Hormonal changes accelerate these shifts. During pregnancy, moles often darken and grow larger, especially on the abdomen and breasts, where skin stretches the most. This is driven by hormonal fluctuations and typically reverses within 12 months after giving birth. Puberty can also trigger new moles or changes in existing ones.
The key distinction is between gradual, stable changes that happen over years and rapid, uneven changes that happen over weeks or months.
What an Atypical Mole Looks Like
An atypical mole (sometimes called a dysplastic mole) sits in a gray zone between clearly normal and clearly concerning. It may have some combination of these features: an irregular, non-round shape; blurry or ragged edges instead of a clean border; a mix of colors including pink, red, tan, brown, and black; a flat surface with a pebbly or slightly bumpy texture; and a diameter larger than a pencil eraser.
Having atypical moles doesn’t mean you have skin cancer. But they do signal that your skin produces moles with more variation, which means you benefit from regular skin checks so that any true changes are caught early.
The ABCDE Rule for Suspicious Moles
The ABCDE rule is the standard checklist for spotting a mole that may be melanoma:
- Asymmetry: One half of the mole doesn’t match the other.
- Border: The edges are ragged, notched, or blurred, and pigment may spread into surrounding skin.
- Color: Multiple shades are present, including black, brown, tan, white, gray, red, pink, or blue.
- Diameter: The mole is larger than 6 millimeters (about 1/4 inch), though melanomas can occasionally be smaller.
- Evolving: The mole has changed in size, shape, or color over the past few weeks or months, or it has started bleeding or itching.
A single feature from this list doesn’t confirm melanoma, but the more boxes a mole checks, the more it warrants professional evaluation.
The “Ugly Duckling” Approach
Beyond examining individual moles, there’s a broader pattern-recognition strategy. Most of your moles tend to resemble each other. An “ugly duckling” is a mole that looks noticeably different from the rest on your body. In a study where nine dermatologists reviewed images of over 2,000 moles from 80 patients, looking for ugly ducklings was just as accurate at identifying melanoma as applying the ABCDE criteria to each mole individually, and it reduced unnecessary biopsies. If you have a mole that stands out as the odd one among all your others, that mole deserves a closer look.

________________________

What is needed: Write out the stretch of the excerpt on moles from "The ABCDE Rule for" through "warrants professional evaluation.", word for word.

(Items listed in a dataset)
________________________

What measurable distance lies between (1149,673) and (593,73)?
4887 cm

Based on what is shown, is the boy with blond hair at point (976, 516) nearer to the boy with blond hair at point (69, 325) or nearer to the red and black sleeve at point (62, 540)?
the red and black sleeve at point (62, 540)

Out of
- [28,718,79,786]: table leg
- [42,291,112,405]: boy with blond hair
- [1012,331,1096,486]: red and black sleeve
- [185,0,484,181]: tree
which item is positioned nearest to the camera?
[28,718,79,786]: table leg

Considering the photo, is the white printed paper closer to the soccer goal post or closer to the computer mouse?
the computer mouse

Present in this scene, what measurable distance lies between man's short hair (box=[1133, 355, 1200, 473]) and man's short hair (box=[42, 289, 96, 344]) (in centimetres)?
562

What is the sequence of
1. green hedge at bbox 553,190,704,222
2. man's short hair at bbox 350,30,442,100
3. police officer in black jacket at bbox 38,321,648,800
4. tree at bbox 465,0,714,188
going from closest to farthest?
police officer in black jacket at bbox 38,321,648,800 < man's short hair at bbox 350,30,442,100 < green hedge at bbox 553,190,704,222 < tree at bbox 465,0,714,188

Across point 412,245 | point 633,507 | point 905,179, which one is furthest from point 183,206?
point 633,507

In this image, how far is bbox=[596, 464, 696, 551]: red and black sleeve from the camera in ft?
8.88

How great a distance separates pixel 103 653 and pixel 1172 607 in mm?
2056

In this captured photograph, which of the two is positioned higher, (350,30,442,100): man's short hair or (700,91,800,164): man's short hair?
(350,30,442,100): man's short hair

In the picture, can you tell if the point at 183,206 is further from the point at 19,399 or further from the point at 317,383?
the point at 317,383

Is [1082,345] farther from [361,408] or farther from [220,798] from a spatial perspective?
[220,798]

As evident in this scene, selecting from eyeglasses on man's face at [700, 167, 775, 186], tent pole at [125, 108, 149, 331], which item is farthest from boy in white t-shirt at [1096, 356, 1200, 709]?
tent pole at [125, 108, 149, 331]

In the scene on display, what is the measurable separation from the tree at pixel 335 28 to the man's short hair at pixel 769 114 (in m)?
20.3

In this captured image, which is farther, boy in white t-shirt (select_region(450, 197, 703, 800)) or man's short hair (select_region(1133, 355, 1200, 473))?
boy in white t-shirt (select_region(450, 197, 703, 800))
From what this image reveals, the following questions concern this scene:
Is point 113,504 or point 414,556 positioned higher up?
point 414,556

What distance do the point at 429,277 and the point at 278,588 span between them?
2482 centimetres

________________________

Exercise solution:
The ABCDE Rule for Suspicious Moles
The ABCDE rule is the standard checklist for spotting a mole that may be melanoma:
- Asymmetry: One half of the mole doesn’t match the other.
- Border: The edges are ragged, notched, or blurred, and pigment may spread into surrounding skin.
- Color: Multiple shades are present, including black, brown, tan, white, gray, red, pink, or blue.
- Diameter: The mole is larger than 6 millimeters (about 1/4 inch), though melanomas can occasionally be smaller.
- Evolving: The mole has changed in size, shape, or color over the past few weeks or months, or it has started bleeding or itching.
A single feature from this list doesn’t confirm melanoma, but the more boxes a mole checks, the more it warrants professional evaluation.